## Task objective
Reproduce the data exactly as given, except for any images.

## Data below
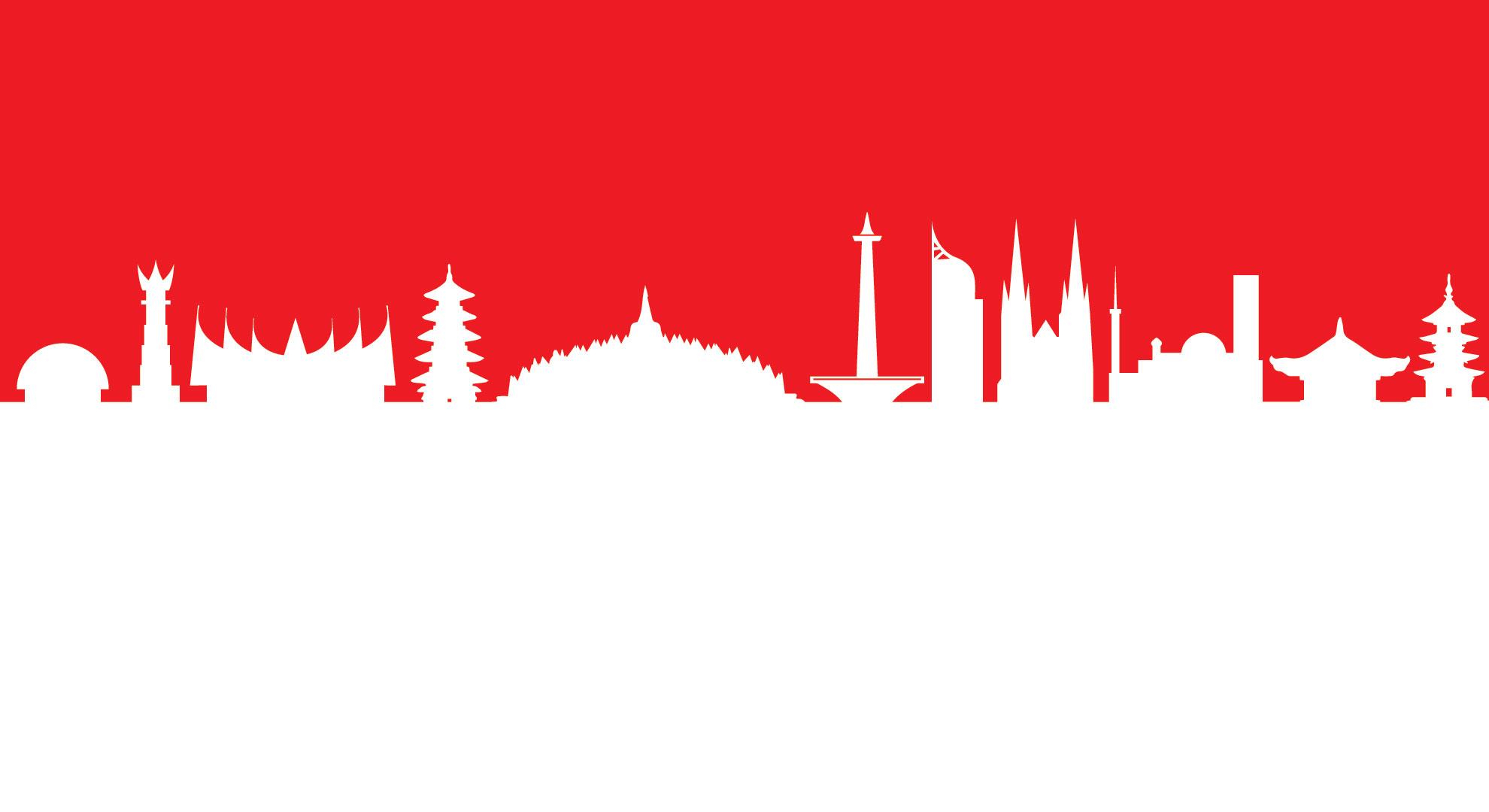 merah putih skyline
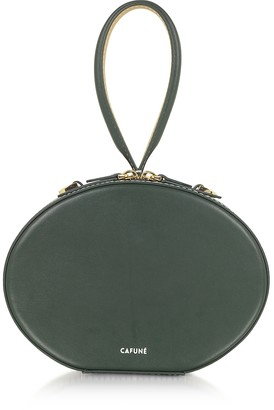 Cafune Forest Green Leather Egg Bag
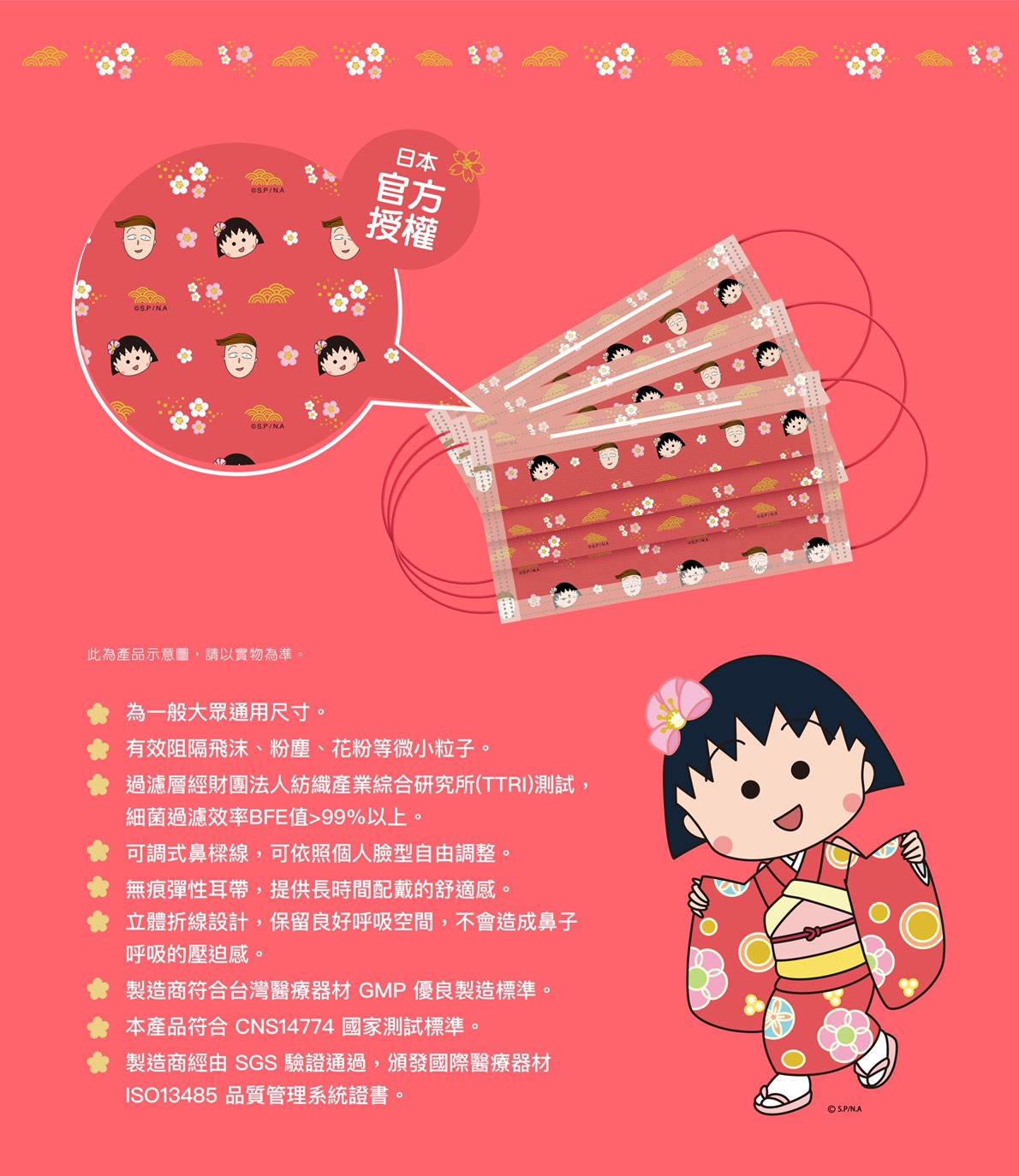 (限量)艾可兒櫻桃小丸子醫療口罩單片包裝花色隨機兒童3盒36入588元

## Response for this exercise
 merah putih skyline
 Cafune Forest Green Leather Egg Bag
 (限量)艾可兒櫻桃小丸子醫療口罩單片包裝花色隨機兒童3盒36入588元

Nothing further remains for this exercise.